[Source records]
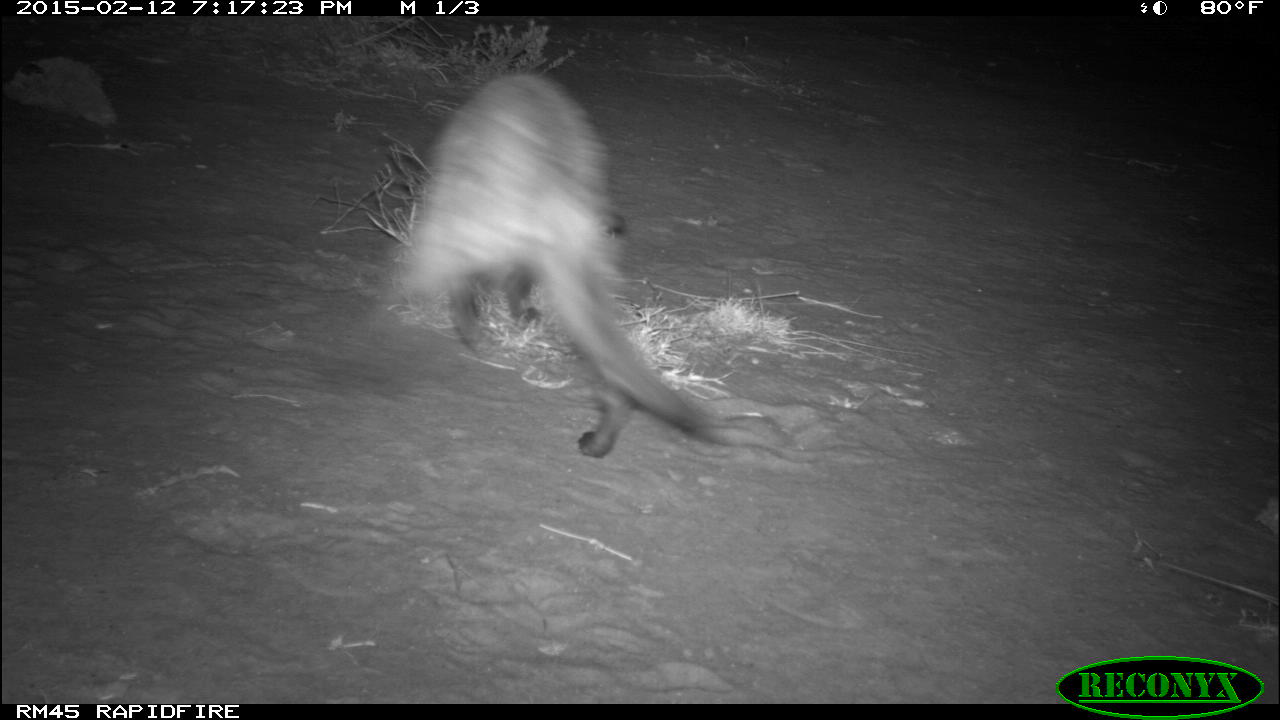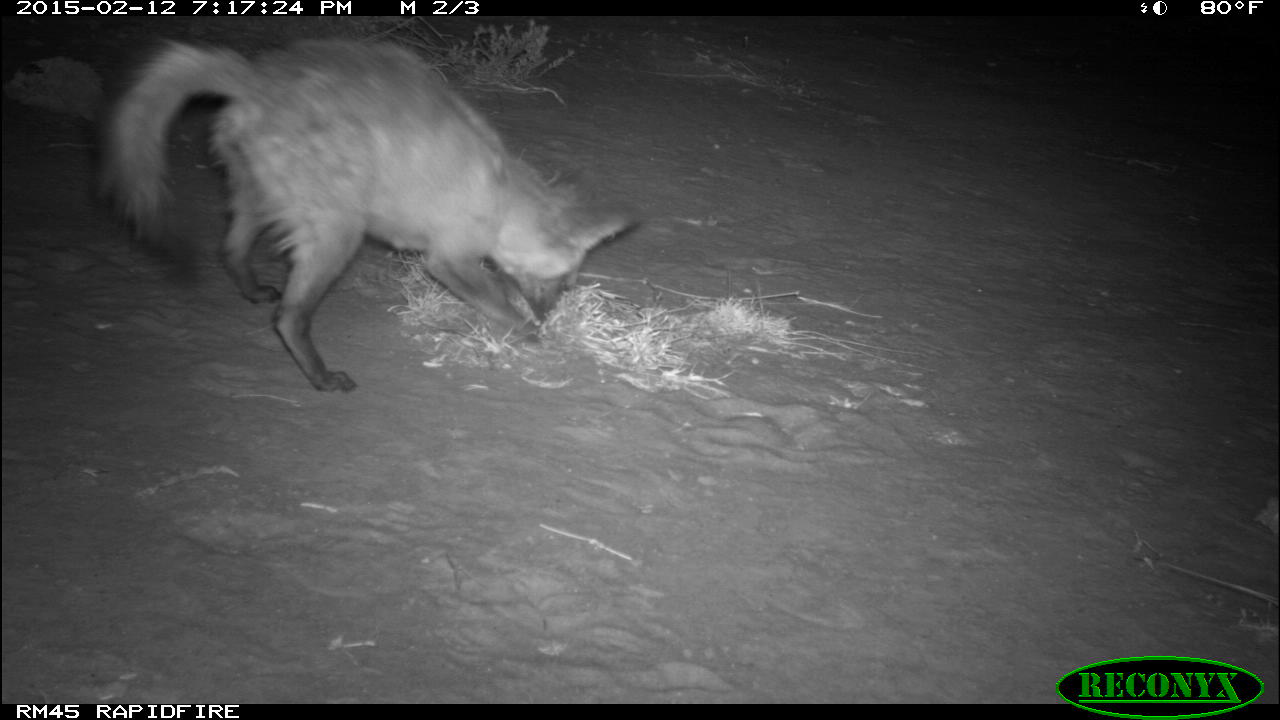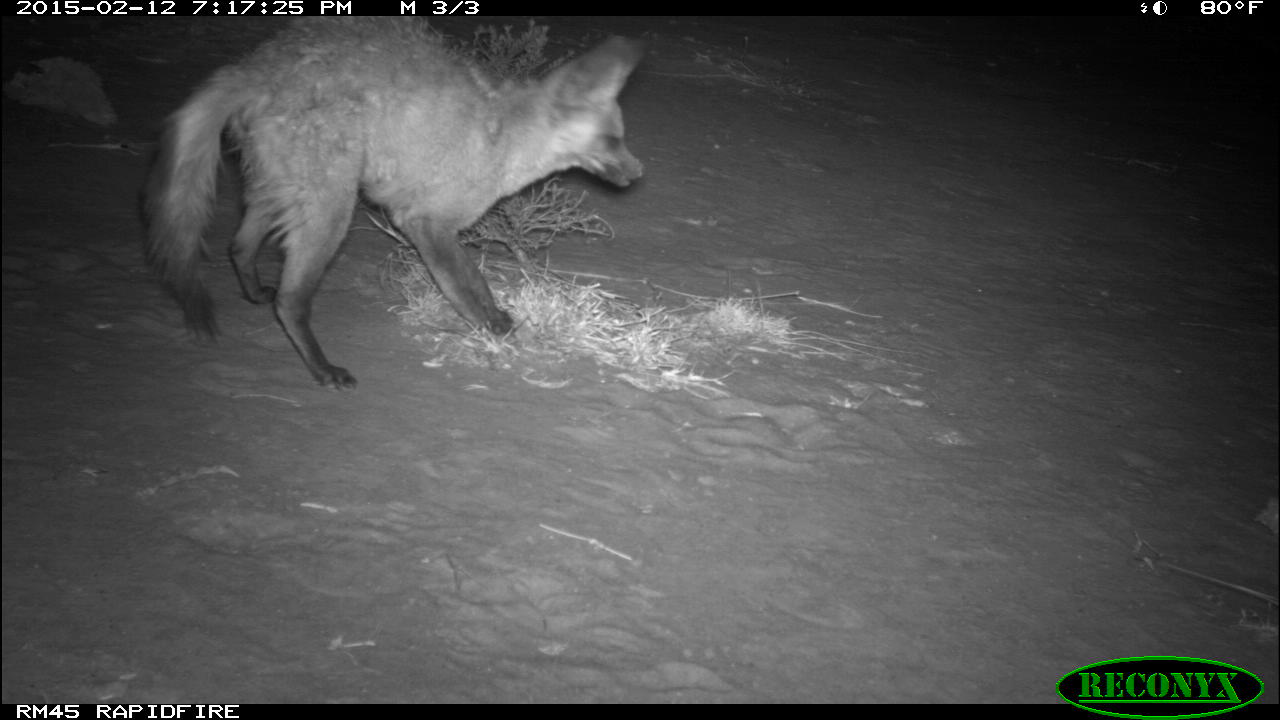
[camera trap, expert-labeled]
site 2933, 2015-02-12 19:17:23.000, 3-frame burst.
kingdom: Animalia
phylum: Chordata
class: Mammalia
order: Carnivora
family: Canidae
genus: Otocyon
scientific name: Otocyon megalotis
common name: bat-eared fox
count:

How to complete this task: Write out all the records exactly, omitting the images.

Task output:
[camera trap, expert-labeled]
site 2933, 2015-02-12 19:17:23.000, 3-frame burst.
kingdom: Animalia
phylum: Chordata
class: Mammalia
order: Carnivora
family: Canidae
genus: Otocyon
scientific name: Otocyon megalotis
common name: bat-eared fox
count:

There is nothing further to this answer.